# [SOLVED] Help! World in Conflict video display doesn't work on my high-end PC!



## geoff_yin (Dec 28, 2007)

I've installed the game, installed the patches, driver updates but when I go to play the game, my monitor just goes blank but I can hear the sound of the intro and stuff. My monitor just comes up with the message 'Mode Not Supported' and I have to use the shortcut key to return to desktop to get the screen working again or use alt-tab.

I've got:Core 2 Quad Q6600 2.4Ghz, 3GB Ram, Vista Premium 32-bit, GeForce 768MB 8800 GTX, X-Fi Sound Card.

Why doesn't it work?! I though it might be something to do with me having DX10, but I've checked on other forums and people seem to be able to run it fine with DX10... My monitor is a 26" Saumsung with a resolution of 1360x768. Could it have something to do with my monitor?

Please help!!!


----------



## geoff_yin (Dec 28, 2007)

*Re: Help!

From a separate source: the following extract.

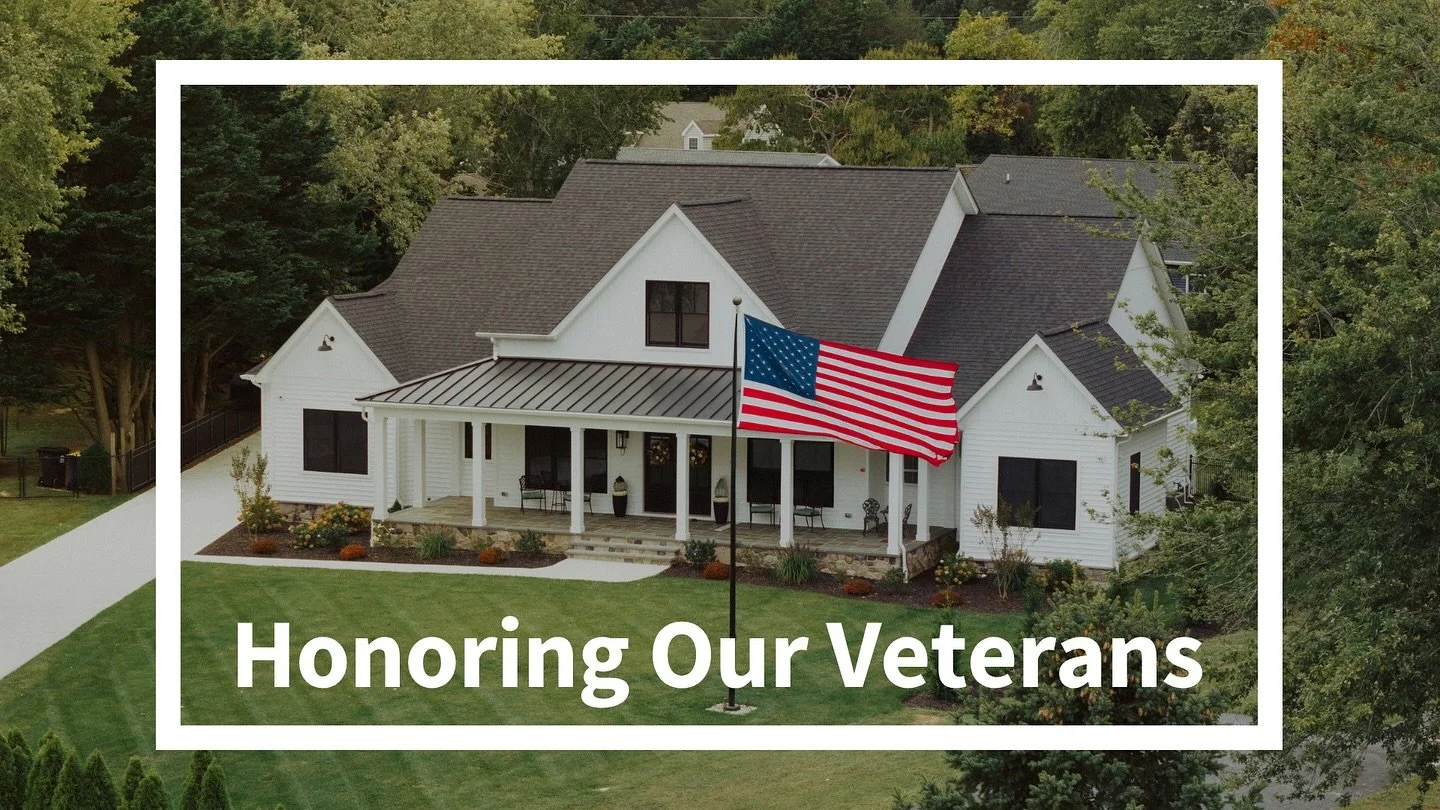 To all who have served &mdash; Thank You. 

Your sacrifice guards our freedoms, strengthens our communities, and reminds us what courage really looks like.
Thank you for your valiant service and bravery for our country. 🇺🇸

World in Conflict video display doesn't work on my high-end PC!*

I've fixed it! It was in fact something to do with my monitor's resolution. My monitor can't display 1280x720 and it just so happens that WiC's default resolution is 1280x720! All I did was go to Documents\World in Conflict and open up the Game Options file and simply change the resolution to 1360x768 and hit save and it magically worked!!! I'm so happy!


----------



## cipshadow (Nov 8, 2008)

SOrry I dont understand what did u do Documents/World in conflict and then game options file?? do you mean that i should open the game and go to Options >> Game , because my game options dont work maybe because i have an unegistered version. Please help


----------